┏━━

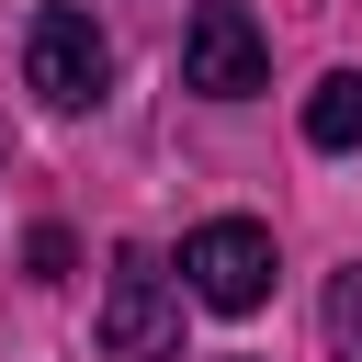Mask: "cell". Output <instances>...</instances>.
I'll use <instances>...</instances> for the list:
<instances>
[{
  "mask_svg": "<svg viewBox=\"0 0 362 362\" xmlns=\"http://www.w3.org/2000/svg\"><path fill=\"white\" fill-rule=\"evenodd\" d=\"M23 79H34V102H45V113H90V102H102V79H113L102 23H90L79 0L34 11V34H23Z\"/></svg>",
  "mask_w": 362,
  "mask_h": 362,
  "instance_id": "6da1fadb",
  "label": "cell"
},
{
  "mask_svg": "<svg viewBox=\"0 0 362 362\" xmlns=\"http://www.w3.org/2000/svg\"><path fill=\"white\" fill-rule=\"evenodd\" d=\"M272 226H249V215H215V226H192L181 238V294L192 305H215V317H249L260 294H272Z\"/></svg>",
  "mask_w": 362,
  "mask_h": 362,
  "instance_id": "7a4b0ae2",
  "label": "cell"
},
{
  "mask_svg": "<svg viewBox=\"0 0 362 362\" xmlns=\"http://www.w3.org/2000/svg\"><path fill=\"white\" fill-rule=\"evenodd\" d=\"M102 351H113V362H170V351H181V283L158 272V249H113Z\"/></svg>",
  "mask_w": 362,
  "mask_h": 362,
  "instance_id": "3957f363",
  "label": "cell"
},
{
  "mask_svg": "<svg viewBox=\"0 0 362 362\" xmlns=\"http://www.w3.org/2000/svg\"><path fill=\"white\" fill-rule=\"evenodd\" d=\"M181 90H204V102L272 90V45H260V23L238 0H192V23H181Z\"/></svg>",
  "mask_w": 362,
  "mask_h": 362,
  "instance_id": "277c9868",
  "label": "cell"
},
{
  "mask_svg": "<svg viewBox=\"0 0 362 362\" xmlns=\"http://www.w3.org/2000/svg\"><path fill=\"white\" fill-rule=\"evenodd\" d=\"M305 147H362V68H328L317 90H305Z\"/></svg>",
  "mask_w": 362,
  "mask_h": 362,
  "instance_id": "5b68a950",
  "label": "cell"
},
{
  "mask_svg": "<svg viewBox=\"0 0 362 362\" xmlns=\"http://www.w3.org/2000/svg\"><path fill=\"white\" fill-rule=\"evenodd\" d=\"M328 351H339V362H362V260H351V272H328Z\"/></svg>",
  "mask_w": 362,
  "mask_h": 362,
  "instance_id": "8992f818",
  "label": "cell"
}]
</instances>
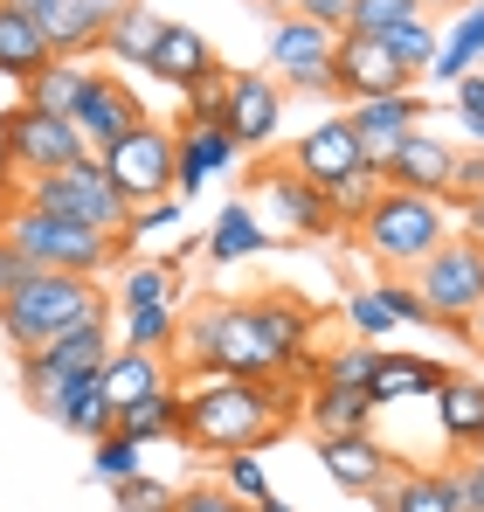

┗━━

Rewrite all the items above with every "instance_id" replaced by "object_id" and nothing else altered. Leave out the pictures.

Mask: "cell". Output <instances>...</instances>.
I'll use <instances>...</instances> for the list:
<instances>
[{
  "mask_svg": "<svg viewBox=\"0 0 362 362\" xmlns=\"http://www.w3.org/2000/svg\"><path fill=\"white\" fill-rule=\"evenodd\" d=\"M23 79H34V102H45V113H90V102H102V79H113L102 23H90L79 0L34 11V34H23Z\"/></svg>",
  "mask_w": 362,
  "mask_h": 362,
  "object_id": "6da1fadb",
  "label": "cell"
},
{
  "mask_svg": "<svg viewBox=\"0 0 362 362\" xmlns=\"http://www.w3.org/2000/svg\"><path fill=\"white\" fill-rule=\"evenodd\" d=\"M272 226H249V215H215V226H192L181 238V294L192 305H215V317H249L260 294H272Z\"/></svg>",
  "mask_w": 362,
  "mask_h": 362,
  "object_id": "7a4b0ae2",
  "label": "cell"
},
{
  "mask_svg": "<svg viewBox=\"0 0 362 362\" xmlns=\"http://www.w3.org/2000/svg\"><path fill=\"white\" fill-rule=\"evenodd\" d=\"M102 351H113V362H170V351H181V283L158 272V249H113Z\"/></svg>",
  "mask_w": 362,
  "mask_h": 362,
  "object_id": "3957f363",
  "label": "cell"
},
{
  "mask_svg": "<svg viewBox=\"0 0 362 362\" xmlns=\"http://www.w3.org/2000/svg\"><path fill=\"white\" fill-rule=\"evenodd\" d=\"M181 90H204V102L272 90V45H260V23L238 0H192V23H181Z\"/></svg>",
  "mask_w": 362,
  "mask_h": 362,
  "object_id": "277c9868",
  "label": "cell"
},
{
  "mask_svg": "<svg viewBox=\"0 0 362 362\" xmlns=\"http://www.w3.org/2000/svg\"><path fill=\"white\" fill-rule=\"evenodd\" d=\"M305 147H362V68H328L317 90H305Z\"/></svg>",
  "mask_w": 362,
  "mask_h": 362,
  "object_id": "5b68a950",
  "label": "cell"
},
{
  "mask_svg": "<svg viewBox=\"0 0 362 362\" xmlns=\"http://www.w3.org/2000/svg\"><path fill=\"white\" fill-rule=\"evenodd\" d=\"M328 351H339V362H362V260H351V272H328Z\"/></svg>",
  "mask_w": 362,
  "mask_h": 362,
  "object_id": "8992f818",
  "label": "cell"
}]
</instances>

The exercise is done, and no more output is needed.